Action item: Copy out every line of the entries below word for word, leaving out the pictures.

Saved entries:
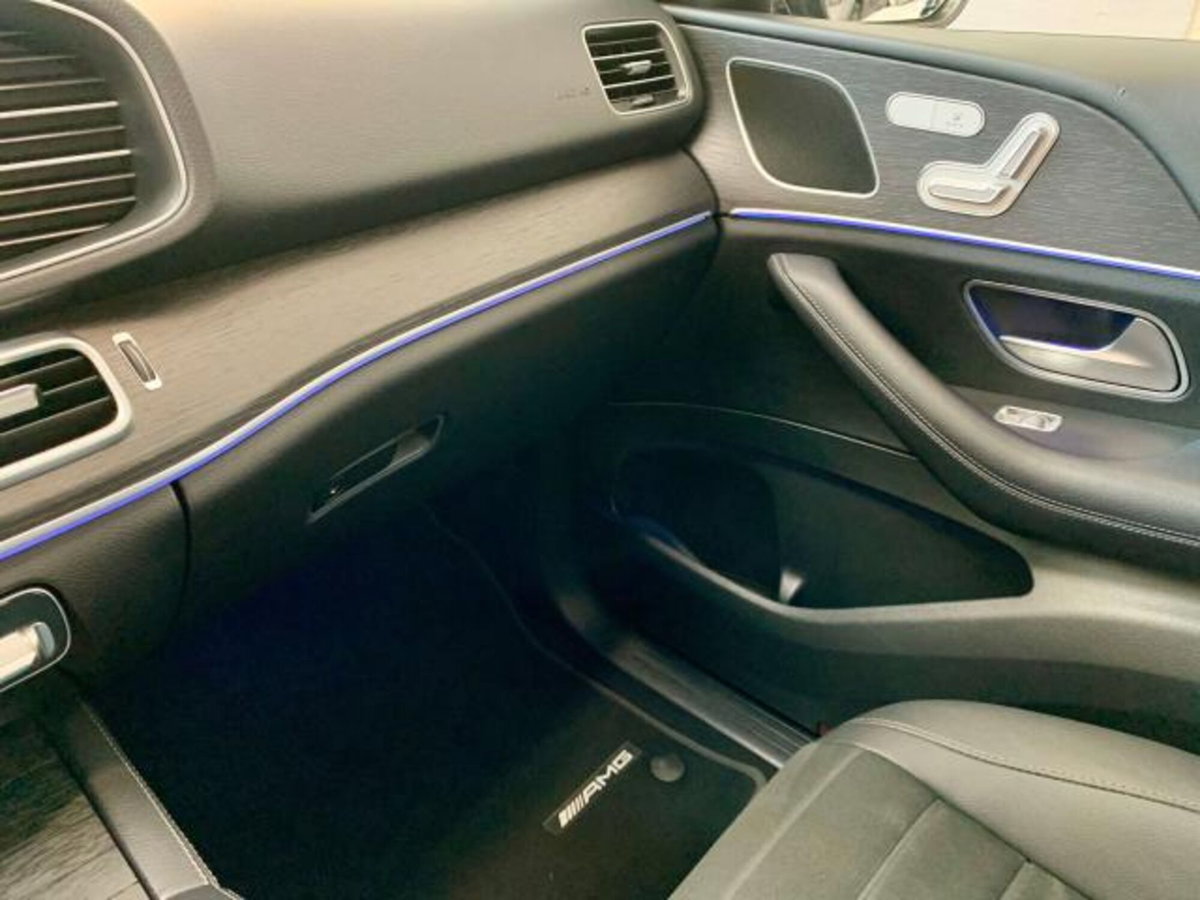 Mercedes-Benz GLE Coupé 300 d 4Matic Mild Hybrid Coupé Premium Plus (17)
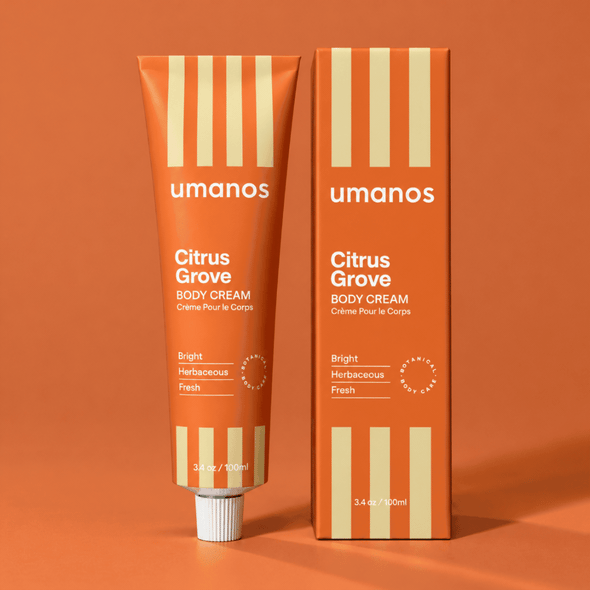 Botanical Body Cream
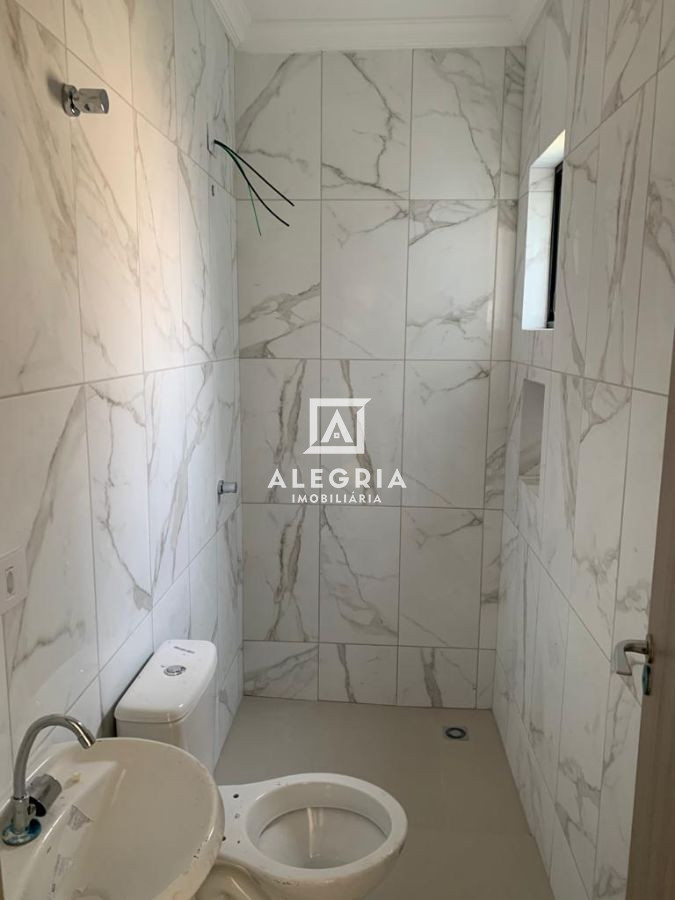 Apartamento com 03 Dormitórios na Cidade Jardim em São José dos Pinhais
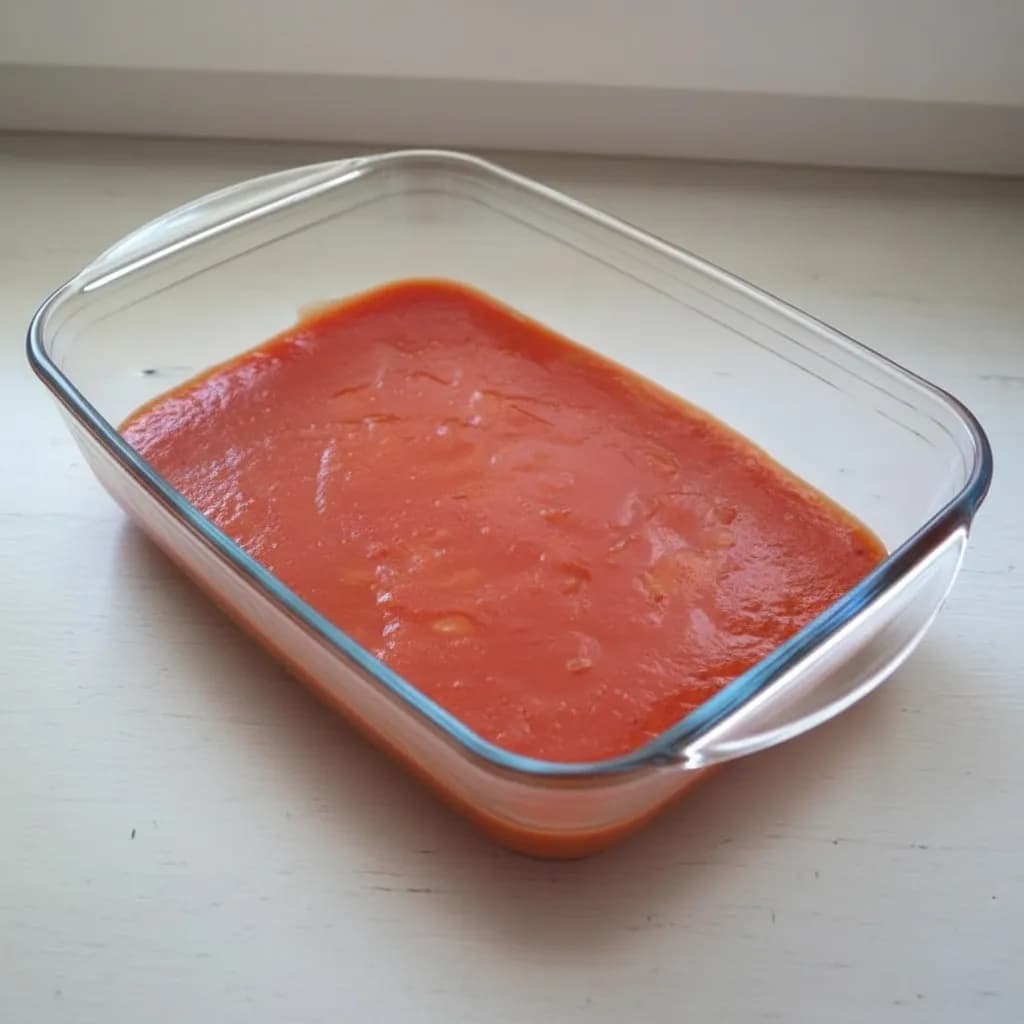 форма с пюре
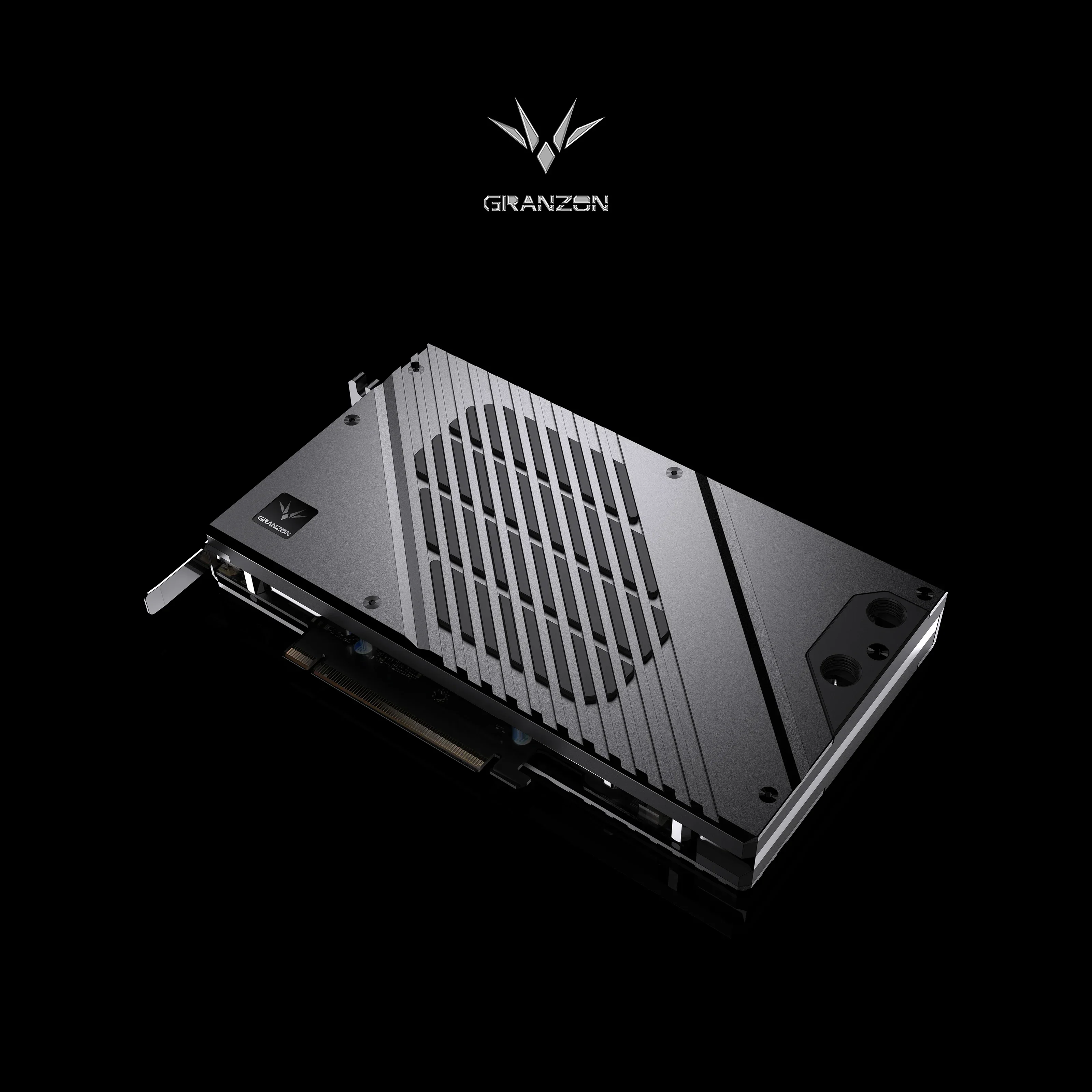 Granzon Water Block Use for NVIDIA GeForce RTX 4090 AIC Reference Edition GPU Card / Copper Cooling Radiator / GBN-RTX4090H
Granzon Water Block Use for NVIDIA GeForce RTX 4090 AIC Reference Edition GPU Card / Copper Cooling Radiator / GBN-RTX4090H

Problem solution:
 Mercedes-Benz GLE Coupé 300 d 4Matic Mild Hybrid Coupé Premium Plus (17)
 Botanical Body Cream
 Apartamento com 03 Dormitórios na Cidade Jardim em São José dos Pinhais
 форма с пюре
 Granzon Water Block Use for NVIDIA GeForce RTX 4090 AIC Reference Edition GPU Card / Copper Cooling Radiator / GBN-RTX4090H
Granzon Water Block Use for NVIDIA GeForce RTX 4090 AIC Reference Edition GPU Card / Copper Cooling Radiator / GBN-RTX4090H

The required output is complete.